All3 CEO admits ‘intense pressure’ on production amid surging inflation

LR: Brandon Reigg; Ralph Lee; Lorraine Heggessy; Sanjay Singhal; Jane Turton (Credit: RTS/Richard Kendal)

Soaring production costs of more than 10% a year have created “intense pressure” on producers in the UK, according to All3Media CEO Jane Turton.

The increased cost of producing through the pandemic, coupled with the rising demand for staff during a spike in production, has created substantial inflation and Turton, speaking at the Royal Television Society Cambridge Convention admitted that conditions have been “difficult”.

‘Rampant inflation’

“We are under intense pressure for some very good reasons – there’s a skills shortage and we’re facing rampant inflation of at least 10% year-on-year,” the All3 boss said. “Then if we look at the buyer community, they’re not increasing tariffs and on we also have this semi-out of Covid but not quite situation, which is difficult.”

Ralph Lee, chief exec at BBC Studios Production, added that his company had faced similar skills shortages this summer and said there were rising costs for behind-the-screen staff.

Jane Turton (Credit: RTS/Richard Kendal)

Lee added that BBCS had been attempting to produce seven dramas during the summer but had been forced to delay one production because of a crew shortage.

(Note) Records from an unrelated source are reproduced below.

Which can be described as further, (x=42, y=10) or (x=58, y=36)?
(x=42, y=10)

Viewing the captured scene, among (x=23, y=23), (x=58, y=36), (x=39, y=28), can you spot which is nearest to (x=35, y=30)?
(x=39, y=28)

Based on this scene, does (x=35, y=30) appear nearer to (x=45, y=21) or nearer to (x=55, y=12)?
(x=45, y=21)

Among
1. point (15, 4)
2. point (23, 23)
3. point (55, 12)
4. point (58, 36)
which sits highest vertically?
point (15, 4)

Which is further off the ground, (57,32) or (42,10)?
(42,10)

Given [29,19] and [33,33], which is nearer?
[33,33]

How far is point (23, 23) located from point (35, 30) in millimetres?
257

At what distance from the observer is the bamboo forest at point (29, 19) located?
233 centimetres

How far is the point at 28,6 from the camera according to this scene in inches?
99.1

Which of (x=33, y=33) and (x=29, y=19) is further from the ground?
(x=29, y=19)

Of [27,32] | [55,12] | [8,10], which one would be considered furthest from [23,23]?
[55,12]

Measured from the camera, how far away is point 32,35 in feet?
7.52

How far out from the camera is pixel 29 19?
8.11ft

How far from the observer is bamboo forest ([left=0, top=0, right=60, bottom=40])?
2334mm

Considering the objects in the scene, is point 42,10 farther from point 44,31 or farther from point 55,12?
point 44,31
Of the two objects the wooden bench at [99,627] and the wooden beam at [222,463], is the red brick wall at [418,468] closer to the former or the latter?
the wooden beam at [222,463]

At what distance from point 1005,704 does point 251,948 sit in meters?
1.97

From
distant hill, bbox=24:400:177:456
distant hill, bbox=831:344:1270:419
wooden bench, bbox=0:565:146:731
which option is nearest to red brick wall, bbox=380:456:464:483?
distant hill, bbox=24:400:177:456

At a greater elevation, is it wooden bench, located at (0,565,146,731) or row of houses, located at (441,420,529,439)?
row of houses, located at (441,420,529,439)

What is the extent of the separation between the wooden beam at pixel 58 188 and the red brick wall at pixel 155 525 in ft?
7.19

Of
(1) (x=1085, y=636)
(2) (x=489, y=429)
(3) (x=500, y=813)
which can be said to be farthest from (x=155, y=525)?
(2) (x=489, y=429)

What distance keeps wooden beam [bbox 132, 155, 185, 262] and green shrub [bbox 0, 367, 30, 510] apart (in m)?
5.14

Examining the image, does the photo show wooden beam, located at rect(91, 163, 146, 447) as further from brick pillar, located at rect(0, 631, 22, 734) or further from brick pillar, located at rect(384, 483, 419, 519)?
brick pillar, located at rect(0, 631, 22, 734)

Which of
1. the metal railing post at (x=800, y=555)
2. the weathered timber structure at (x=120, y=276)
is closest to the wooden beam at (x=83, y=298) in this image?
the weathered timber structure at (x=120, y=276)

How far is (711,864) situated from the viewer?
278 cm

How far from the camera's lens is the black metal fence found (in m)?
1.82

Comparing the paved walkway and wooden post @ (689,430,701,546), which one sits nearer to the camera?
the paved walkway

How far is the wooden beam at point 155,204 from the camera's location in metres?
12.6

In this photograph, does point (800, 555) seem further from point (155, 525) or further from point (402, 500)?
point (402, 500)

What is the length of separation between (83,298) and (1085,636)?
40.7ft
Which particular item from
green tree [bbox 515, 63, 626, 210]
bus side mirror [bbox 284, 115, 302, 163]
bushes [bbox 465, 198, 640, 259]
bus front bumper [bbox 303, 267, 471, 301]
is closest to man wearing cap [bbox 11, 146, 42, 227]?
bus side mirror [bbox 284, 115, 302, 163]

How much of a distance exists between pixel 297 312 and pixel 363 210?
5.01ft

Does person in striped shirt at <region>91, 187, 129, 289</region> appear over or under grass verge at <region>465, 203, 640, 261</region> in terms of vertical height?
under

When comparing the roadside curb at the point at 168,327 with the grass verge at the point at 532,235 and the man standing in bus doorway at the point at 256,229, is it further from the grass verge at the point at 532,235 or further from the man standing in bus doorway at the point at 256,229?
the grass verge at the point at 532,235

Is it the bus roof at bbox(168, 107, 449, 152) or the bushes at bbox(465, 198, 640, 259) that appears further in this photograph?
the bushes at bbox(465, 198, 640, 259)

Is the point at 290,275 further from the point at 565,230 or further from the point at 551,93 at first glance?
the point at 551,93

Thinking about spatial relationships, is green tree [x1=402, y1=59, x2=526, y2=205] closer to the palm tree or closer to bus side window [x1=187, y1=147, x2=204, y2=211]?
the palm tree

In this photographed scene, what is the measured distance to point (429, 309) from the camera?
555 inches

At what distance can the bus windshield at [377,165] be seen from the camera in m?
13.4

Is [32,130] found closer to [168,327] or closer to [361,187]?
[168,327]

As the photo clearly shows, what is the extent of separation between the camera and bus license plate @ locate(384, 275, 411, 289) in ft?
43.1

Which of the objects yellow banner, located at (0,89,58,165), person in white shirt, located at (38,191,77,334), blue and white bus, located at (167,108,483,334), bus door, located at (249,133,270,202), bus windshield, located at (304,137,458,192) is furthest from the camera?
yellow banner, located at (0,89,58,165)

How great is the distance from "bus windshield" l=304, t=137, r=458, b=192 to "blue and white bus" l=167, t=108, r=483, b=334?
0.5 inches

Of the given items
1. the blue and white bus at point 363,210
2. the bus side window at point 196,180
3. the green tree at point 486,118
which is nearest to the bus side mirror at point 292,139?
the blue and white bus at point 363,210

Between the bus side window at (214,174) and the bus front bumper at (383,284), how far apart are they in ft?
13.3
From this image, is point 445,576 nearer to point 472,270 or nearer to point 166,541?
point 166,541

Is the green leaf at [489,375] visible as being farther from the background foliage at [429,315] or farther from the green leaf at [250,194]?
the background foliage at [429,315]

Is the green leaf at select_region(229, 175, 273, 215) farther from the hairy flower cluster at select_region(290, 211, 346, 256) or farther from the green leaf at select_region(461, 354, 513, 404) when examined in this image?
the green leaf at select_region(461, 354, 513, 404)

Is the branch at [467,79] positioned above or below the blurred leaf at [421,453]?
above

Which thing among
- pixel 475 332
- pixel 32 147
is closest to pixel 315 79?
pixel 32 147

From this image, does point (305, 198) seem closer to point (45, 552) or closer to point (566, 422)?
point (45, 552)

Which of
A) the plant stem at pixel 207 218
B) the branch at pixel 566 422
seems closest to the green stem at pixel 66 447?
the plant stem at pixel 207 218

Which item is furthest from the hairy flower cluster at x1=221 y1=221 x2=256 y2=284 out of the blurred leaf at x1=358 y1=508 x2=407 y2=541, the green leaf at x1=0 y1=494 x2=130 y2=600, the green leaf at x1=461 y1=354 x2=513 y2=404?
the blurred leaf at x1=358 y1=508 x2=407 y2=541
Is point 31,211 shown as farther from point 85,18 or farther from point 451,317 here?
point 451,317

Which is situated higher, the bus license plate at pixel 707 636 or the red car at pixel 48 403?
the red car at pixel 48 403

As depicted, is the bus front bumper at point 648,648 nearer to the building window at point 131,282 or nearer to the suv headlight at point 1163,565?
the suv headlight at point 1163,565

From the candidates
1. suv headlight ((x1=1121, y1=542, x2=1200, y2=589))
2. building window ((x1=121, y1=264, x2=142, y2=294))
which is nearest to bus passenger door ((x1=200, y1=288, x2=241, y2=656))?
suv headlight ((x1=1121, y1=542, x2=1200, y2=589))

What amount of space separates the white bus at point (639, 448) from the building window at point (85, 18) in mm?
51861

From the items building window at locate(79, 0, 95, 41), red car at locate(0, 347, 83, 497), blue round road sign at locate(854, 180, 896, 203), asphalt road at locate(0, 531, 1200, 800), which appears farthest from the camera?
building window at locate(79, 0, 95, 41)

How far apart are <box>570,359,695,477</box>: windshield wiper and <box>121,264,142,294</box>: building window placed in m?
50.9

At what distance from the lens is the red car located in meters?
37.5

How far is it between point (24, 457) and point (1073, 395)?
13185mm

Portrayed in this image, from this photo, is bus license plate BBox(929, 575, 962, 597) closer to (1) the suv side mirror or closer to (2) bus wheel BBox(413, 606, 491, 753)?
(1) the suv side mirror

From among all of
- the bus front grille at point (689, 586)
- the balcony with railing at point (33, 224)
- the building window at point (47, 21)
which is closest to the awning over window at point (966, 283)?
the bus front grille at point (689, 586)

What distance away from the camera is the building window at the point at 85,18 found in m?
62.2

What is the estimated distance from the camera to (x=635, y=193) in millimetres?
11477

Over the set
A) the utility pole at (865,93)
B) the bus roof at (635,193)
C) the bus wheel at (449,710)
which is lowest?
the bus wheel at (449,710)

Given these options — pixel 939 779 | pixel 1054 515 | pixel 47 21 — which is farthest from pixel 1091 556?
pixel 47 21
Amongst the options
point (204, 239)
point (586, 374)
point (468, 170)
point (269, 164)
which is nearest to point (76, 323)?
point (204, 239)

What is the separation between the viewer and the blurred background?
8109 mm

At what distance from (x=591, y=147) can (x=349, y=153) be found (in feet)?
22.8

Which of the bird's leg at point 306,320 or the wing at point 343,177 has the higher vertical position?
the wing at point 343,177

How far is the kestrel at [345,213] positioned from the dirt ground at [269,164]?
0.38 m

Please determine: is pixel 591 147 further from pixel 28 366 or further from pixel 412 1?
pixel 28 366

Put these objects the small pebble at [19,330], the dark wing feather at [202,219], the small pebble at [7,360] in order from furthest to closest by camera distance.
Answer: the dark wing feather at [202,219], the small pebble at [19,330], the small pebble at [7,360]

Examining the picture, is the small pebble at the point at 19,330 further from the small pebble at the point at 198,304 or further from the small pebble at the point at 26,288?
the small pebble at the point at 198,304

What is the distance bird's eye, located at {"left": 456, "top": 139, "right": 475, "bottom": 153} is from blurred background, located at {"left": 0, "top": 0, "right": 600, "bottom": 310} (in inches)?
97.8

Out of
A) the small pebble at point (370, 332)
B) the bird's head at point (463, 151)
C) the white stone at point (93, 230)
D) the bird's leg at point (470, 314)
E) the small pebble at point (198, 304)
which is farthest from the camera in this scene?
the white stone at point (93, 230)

Sanjay Singhal, CEO at Voltage TV, added that he had also seen rates for directors soaring this year while further financial pressure was being created by “contributors wanting back end, for example”. This, he said, was “unprecedented” in the UK industry and was creating further pressures.

Buying power

Yet one of the reasons for the surging demands on production – the launch of US-based streamers such as Peacock, Disney+, Paramount+ and HBO Max – is also providing a boon for UK and European prodcos.

Turton summed up the situation as a “short term challenge” that promised many positives in the long term, but demands for rights from these US entrants is likely to cause ongoing tensions.

The All3 boss and BBCS’s Lee said their companies were better able to withstand the pressures of streamers taking all rights because they could adopt a “portfolio approach” across their range of output, as Turton put it.

“We’re running commercial businesses at the end of the day and we have a creative focus but we don’t have to sell the show [to a streamer]. We have to be a bit grown up about this and accept it is complex.”

Brandon Riegg, VP of unscripted & docuseries at Netflix, said his streamer was approaching deals on a bespoke basis.

For his unscripted side of the business, Netflix has “no singular way we approach the business”, he said, adding that all rights and format remakes would be sought for some shows while other there could be regional or territory deals.

“For unscripted formats, it’s not dissimilar to what has existed at MIPCOM. If [All3 CEO] Jane comes to us and sells us a format then we are incentivised to make successful versions in partnership and I’m not sure you’re conceding anything more than if you’d sold to a US network.

“If you have a Too Hot To Handle, we can do six, seven or ten versions of that – and that’s good thing for producers.”